**INSTRUÇÕES:**
1 - Reescreva a parte do texto sobre o Protocolo ICMS nº 21/11 que vai de "Por fim, a CNC" até "21/11 seja suspensa.", pondo "medida cautelar" no lugar de "liminar".
2 - Responda com base no texto sobre o Protocolo ICMS nº 21/11:
(a) Qual artigo, e de qual regimento, traz a regra sobre o que um protocolo não pode estabelecer?
(b) Com qual ministro está a ADIN nº 4.628?
(c) Quais regiões passaram a dar mais atenção ao tema?
3 - Continue o texto sobre o Protocolo ICMS nº 21/11 a partir da última frase dele.

:: TRECHO DO TEXTO

O terceiro e último argumento é o de que o Protocolo ICMS nº 21/11 não é Convênio e poderia apenas fixar procedimentos fiscais comuns entre os Estados da Federação signatários com o objetivo de otimizar e melhorar os controles das operações de ICMS, não podendo jamais estabelecer normas que aumentem, reduzam ou revoguem benefícios fiscais, conforme regra do artigo 38 do Regimento do Conselho Nacional de Política Fazendária.

Por fim, a CNC menciona dois precedentes do próprio STF favoráveis ao entendimento de que atos normativos dos Estados da Federação jamais podem violar previsões constitucionais[2]. Atualmente, a ADIN nº 4.628 está com o Ministro Luiz Fux aguardando a apreciação do pedido de liminar para que a eficácia do Protocolo ICMS nº 21/11 seja suspensa.

CONCLUSÃO

A realidade fática do comércio era outra quando da promulgação da CF/88. Naquela época, a Internet ainda não havia sido largamente difundida e a realização de compras de produtos que envolvessem mais que um Estado da Federação eram raras. No entanto, com o crescimento do comércio eletrônico e o aumento da arrecadação do ICMS nessas operações, os Estados do Centro-Oeste, Norte e Nordeste acabaram destinando mais atenção ao tema já que, segundo a regra constitucional, não recebem parte dessa arrecadação tributária.

::::
:: REGISTROS

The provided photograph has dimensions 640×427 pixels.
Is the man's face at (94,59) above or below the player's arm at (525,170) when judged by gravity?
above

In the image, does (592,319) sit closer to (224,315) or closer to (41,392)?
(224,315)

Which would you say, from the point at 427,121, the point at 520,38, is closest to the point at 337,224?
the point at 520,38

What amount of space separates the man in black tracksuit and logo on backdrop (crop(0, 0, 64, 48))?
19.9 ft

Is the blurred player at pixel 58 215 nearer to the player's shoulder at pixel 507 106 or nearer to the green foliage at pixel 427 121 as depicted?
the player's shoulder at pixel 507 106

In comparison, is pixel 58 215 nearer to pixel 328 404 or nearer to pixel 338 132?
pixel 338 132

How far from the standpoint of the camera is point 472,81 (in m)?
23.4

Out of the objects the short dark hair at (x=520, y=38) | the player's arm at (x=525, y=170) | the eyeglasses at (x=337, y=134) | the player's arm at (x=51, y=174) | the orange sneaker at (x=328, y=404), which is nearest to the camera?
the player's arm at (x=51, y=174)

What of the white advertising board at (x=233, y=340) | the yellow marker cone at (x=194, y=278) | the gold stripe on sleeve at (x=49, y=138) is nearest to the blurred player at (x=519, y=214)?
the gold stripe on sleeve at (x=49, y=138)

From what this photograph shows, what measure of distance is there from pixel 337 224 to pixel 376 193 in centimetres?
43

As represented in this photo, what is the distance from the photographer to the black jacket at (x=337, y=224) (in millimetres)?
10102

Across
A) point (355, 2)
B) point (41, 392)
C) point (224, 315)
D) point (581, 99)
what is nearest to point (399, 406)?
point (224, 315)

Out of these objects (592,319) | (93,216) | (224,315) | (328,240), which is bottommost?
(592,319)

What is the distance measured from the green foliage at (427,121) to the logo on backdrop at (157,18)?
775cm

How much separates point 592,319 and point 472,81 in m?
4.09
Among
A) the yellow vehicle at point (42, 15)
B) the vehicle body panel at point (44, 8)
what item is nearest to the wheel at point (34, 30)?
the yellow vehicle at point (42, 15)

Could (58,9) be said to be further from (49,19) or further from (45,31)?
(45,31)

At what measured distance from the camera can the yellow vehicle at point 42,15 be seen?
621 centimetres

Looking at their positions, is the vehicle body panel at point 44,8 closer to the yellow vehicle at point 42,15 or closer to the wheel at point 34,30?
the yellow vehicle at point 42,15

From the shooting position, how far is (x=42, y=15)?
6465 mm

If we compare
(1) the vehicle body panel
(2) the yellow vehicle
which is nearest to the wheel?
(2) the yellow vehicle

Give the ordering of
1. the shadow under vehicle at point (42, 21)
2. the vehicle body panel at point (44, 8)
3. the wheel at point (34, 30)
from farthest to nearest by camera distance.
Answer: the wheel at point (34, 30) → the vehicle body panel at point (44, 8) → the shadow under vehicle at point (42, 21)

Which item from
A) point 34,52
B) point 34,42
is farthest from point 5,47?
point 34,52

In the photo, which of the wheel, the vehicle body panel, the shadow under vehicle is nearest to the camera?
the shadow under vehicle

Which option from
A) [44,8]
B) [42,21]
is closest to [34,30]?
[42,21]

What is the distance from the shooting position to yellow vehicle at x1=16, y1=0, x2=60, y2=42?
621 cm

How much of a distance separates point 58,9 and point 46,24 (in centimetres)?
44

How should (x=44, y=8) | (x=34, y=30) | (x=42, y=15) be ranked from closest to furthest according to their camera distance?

::::

**RESPOSTAS FINAIS:**
1 -
Por fim, a CNC menciona dois precedentes do próprio STF favoráveis ao entendimento de que atos normativos dos Estados da Federação jamais podem violar previsões constitucionais[2]. Atualmente, a ADIN nº 4.628 está com o Ministro Luiz Fux aguardando a apreciação do pedido de medida cautelar para que a eficácia do Protocolo ICMS nº 21/11 seja suspensa.

2 -
(a) O artigo 38 do Regimento do Conselho Nacional de Política Fazendária.
(b) Com o Ministro Luiz Fux.
(c) Centro-Oeste, Norte e Nordeste.

3 -
Como conseqüência, o comércio eletrônico se tornou alvo da guerra fiscal, tendo sido editado o Protocolo ICMS nº 21/11 determinando a aplicação de alíquota interestadual, com a repartição de receitas do ICMS, mesmo quando o adquirente da mercadoria não for contribuinte do imposto. Apesar da justificativa utilizada pelos Estados do Centro-Oeste, Nordeste e Norte para a celebração do Protocolo ser plausível do ponto de vista econômico e de justiça fiscal, a nossa constituição federal estabelece um sistema tributário nacional rígido e que não permite flexibilização.

Por conta disso, caso os Estados do Centro-Oeste, Norte e Nordeste pretendam alterar a forma de repartição das receitas do ICMS no comércio eletrônico, deverão, antes de tudo, envidar esforços políticos para que a CF/88 seja modificada. A tentativa de alteração dessa regra por intermédio de ato normativo, além de ser inconstitucional, acaba onerando a cadeia operacional e, principalmente, o consumidor final que é quem paga o preço final do produto.

 Em vista do acima exposto, em face da regra constitucional do artigo 155, inciso VII, alínea “b”, da CF/88, bem como da existência de precedentes da jurisprudência sobre tema semelhante, acreditamos que o STF deverá suspender a eficácia e reconhecer a inconstitucionalidade do Protocolo ICMS nº 21/11 na ADIN nº 4.628 proposta pela CNC.



[1] Os participantes do Protocolo ICMS nº 21/11 são os seguintes: Acre, Alagoas, Amapá, Bahia, Ceará, Espírito Santo, Goiás, Maranhão, Mato Grosso do Sul, Pará, Paraíba, Pernambuco, Piauí, Rio Grande do Norte, Roraima, Rondônia, Sergipe e Distrito Federal. O Estado do Tocantins foi posteriormente incluído pelo Protocolo ICMS nº 43, de 8.7.2011.

[2]ADIN nº 4.565 e ADIN nº 2.551.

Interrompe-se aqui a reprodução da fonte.